The performance accuracy is estimated from various criteria based on the differential between predicted and measured values. In our study, correlation coefficient (R), determination coefficient (R), and mean square error (MSE) were used to evaluate the models:
$${R}^{2}=1-\frac{\sum_{j=1}^{N}{\left[{(Y}_{obsi}-Y_{comi} )\right]}^{2}}{\sum_{j=1}^{N}{\left[{(Y}_{obsi}-\bar{Y}_obsi)\right]}^{2}}$$
(5)
$${\text{MSE}} = \frac{1}{N}\sum\limits_{(i = 1)}^{N} {(Y_{obsi} - Y_{comi} )^{2} }$$
(6)
$$R=\frac{\sum_{i=1}^{N}({Y}_{obsi}-{\overline{Y} }_{obsi})({Y}_{comi}-{\overline{Y} }_{comi})}{\sqrt{\sum_{i=1}^{N}{({Y}_{obsi}-{\overline{Y} }_{obsi})}^{2}}\sum_{i=1}^{N}{({Y}_{comi}-{\overline{Y} }_{comi})}^{2}}$$
(7)
where N = data number,\({Y}_{obsi}\)=observed data,\(\overline{Y }\)= average value, and \({Y}_{comi}\)= computed values.

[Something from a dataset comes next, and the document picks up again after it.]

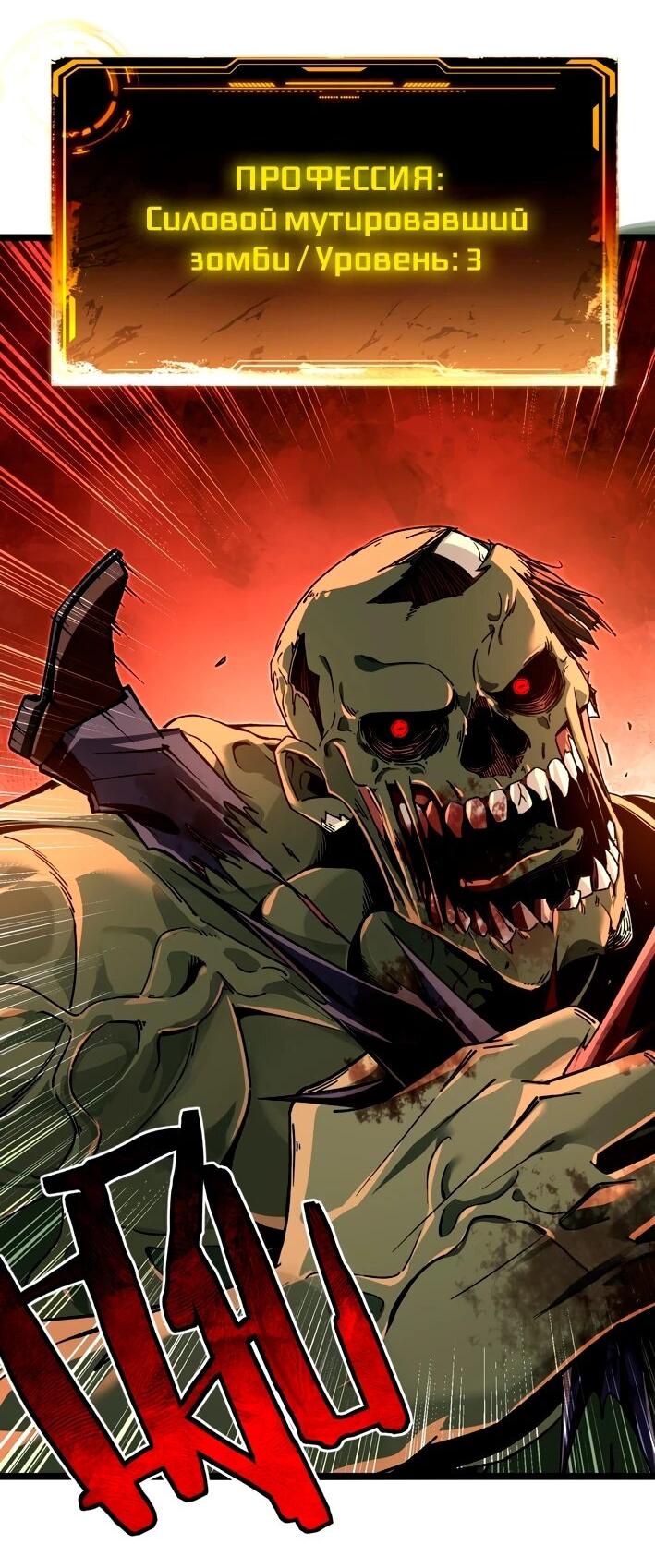 Манга Моя идеальная апокалиптическая жизнь - Глава 12 Страница 33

According to Nourani et al. (2018) and Elkiran et al. (2019), for a good analysis of any data intelligence model, the efficiency performance should include at least one goodness-of-fit (e.g. R2) and at least one absolute error measure (e.g. RMSE). The employed three performance criteria in this study were attributed to the fact that multi-criteria indicator for measuring the models' performance was generally employed in contemporary studies. Another important reason for using multiple criteria is that the properties of data, such as normality, size, and linearity, affect the performance accuracy of any model, which can also be evaluated using these criteria. In addition, several studies have already shown that even for the same type of data set, the performance results may deviate from one model performance to another. For example, R2 does not consider any biases that might be present in the data. Therefore, a good model might have a low R2 value or a model that does not fit the data might have a high R2 value. Hence, other evaluation metrics can be combined with the goodness-of-fit (R2), such as the error measure root mean square (RMSE) and biases measure could lead to promising and reliable simulation. Other performance efficiency criteria can also be used, such as mean absolute relative error (MAE) (Nourani et al. 2018; Elkiran et al. 2018; Usman et al. 2021).